The first procedures that were observed to tighten skin were the ablative CO2 lasers, like the original UltraPulse laser we used 13 years ago. Although they were used primarily to treat wrinkles, the heat generated during treatment did give some tightening. But they couldn’t be used on the body, and the prolonged healing, potential pigment changes and redness limited their usefulness and ultimately they were replaced by fractional laser resurfacing. Today the fractional ablative CO2 lasers, Fraxel re:pair and DeepFX, do give some tightening, but have a recovery time, and some risk of scarring and pigment change. They are not used primarily for skin tightening, but for patients who need significant skin resurfacing and who are willing to accept the recovery time.

The original non-surgical treatment developed specifically reduce sagging skin is Thermage, which uses radiofrequency energy to heat the deeper areas of the skin. Because too much heat can damage the skin, before and after each burst of radiofrequency energy a burst of cooling is used to protect the surface of the skin, and the fat below. The heat causes some tightening of existing collagen and production of new collagen over a 6 month period of time. Some patients see immediate results, some see results over time. There is no downtime. I think Thermage, especially the latest generation treatment, works best and most reliably for skin tightening. Your doctor may think differently.

There is definitely variability in results among patients because of patient factors, differences in machine technology, and skin in treatment techniques. I tell patients that because of this variability there is a spectrum of results—on one end are those patients who get really good results, on the other end are those who really don’t see very much change, and in between are those who get some tightening and who are usually satisfied with their results. Patients who are definitely not satisfied are those with moderate or marked looseness who are expecting face-lift like results.

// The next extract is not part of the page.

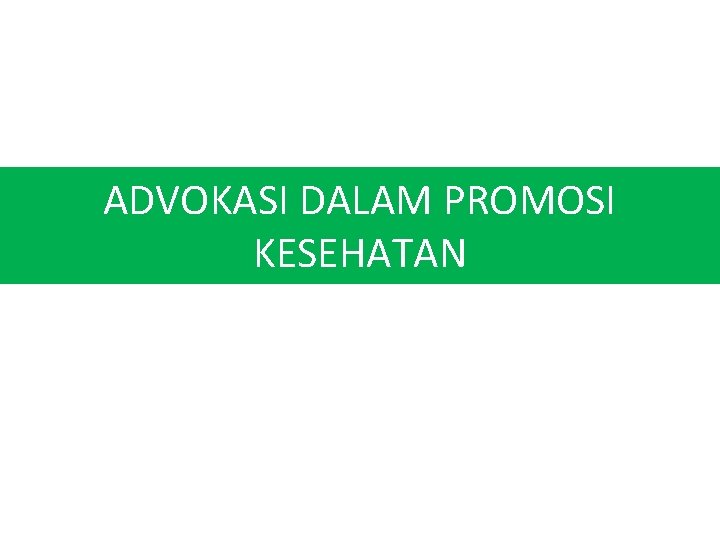 ADVOKASI DALAM PROMOSI KESEHATAN ADVOKASI DALAM PROMOSI KESEHATAN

All of the skin tightening treatments work best on patients with some remaining collagen, elasticity and underlying fat; on those who are healthy; non-smokers; those with mild to moderate skin looseness and good underlying muscle tone. They all work less well on those with very thin skin (lacking collagen and fat), smokers, those who continue to tan, and patients over 65 who have decreased ability to make new collagen. And they are not a substitute for a face-lift, although I have some patients, who really need a face-lift but who don’t want one, get some improvement with Thermage and be happy with the results. Because facelifts only surgically remove skin and pull the remaining skin and underlying fat and muscle into place, they do not by themselves produce more collagen and elasticity. For that reason we also sometimes perform Thermage on patients who have had a facelift in the past but who are getting some loosening and want increased elasticity and tightness to the skin.

As we discussed in in some of the previous posts about restoring volume to skin with fillers such as Juvederm, Restylane, Sculptra or Radiesse in a “liquid face lift” also helps to lift skin and gives a more natural look as well. Initially we worried that treatments like Thermage given to skin that had received filler would cause the filler to go away quicker, but now we have found just the opposite. It actually helps patients get better results because the fillers, especially the hyaluronic acid fillers like Juvederm improve the function of the fibroblast cells that produce new collagen. Many of my patients benefit from doing both together.

Realistic expectations are key to satisfaction with non-surgical skin tightening. Patients can’t expect more than a procedure can deliver. Physicians can’t promise more than the technology and the patient’s condition will permit.